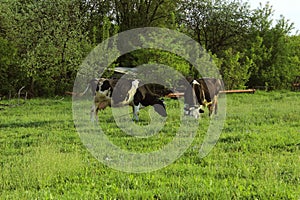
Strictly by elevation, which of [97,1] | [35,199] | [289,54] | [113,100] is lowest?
[35,199]

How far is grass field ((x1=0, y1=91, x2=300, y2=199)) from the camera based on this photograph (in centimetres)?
540

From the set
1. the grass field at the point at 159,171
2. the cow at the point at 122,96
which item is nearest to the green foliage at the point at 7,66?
the cow at the point at 122,96

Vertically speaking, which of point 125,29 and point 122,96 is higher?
point 125,29

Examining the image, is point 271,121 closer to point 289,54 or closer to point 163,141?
point 163,141

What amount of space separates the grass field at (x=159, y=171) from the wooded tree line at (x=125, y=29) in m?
13.5

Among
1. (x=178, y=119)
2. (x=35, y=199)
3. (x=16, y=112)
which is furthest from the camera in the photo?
(x=16, y=112)

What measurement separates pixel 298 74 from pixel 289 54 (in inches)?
87.7

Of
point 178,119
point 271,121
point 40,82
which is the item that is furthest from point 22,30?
point 271,121

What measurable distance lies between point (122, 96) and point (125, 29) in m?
20.2

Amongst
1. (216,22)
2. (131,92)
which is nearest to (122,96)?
(131,92)

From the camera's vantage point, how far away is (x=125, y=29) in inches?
1302

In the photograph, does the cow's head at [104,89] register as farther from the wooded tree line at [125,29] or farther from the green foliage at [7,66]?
the green foliage at [7,66]

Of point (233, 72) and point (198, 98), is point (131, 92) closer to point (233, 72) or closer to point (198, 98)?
point (198, 98)

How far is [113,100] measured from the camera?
1366 cm
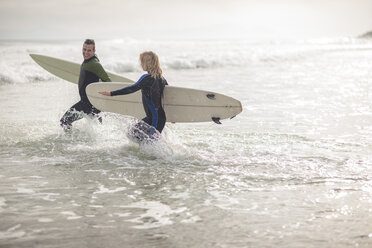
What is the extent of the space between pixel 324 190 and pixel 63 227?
99.0 inches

========================

### Exercise objective
Render the lines of the records as a numbered list without blank lines, beginning at the line that contains "How far is [113,100]" and stopping after the last line of the records. Leave the pictures out.

### Exercise response
1. How far is [113,100] measured from the camera?
2. 1366 cm
3. What is the extent of the space between pixel 324 190 and pixel 63 227?
4. 99.0 inches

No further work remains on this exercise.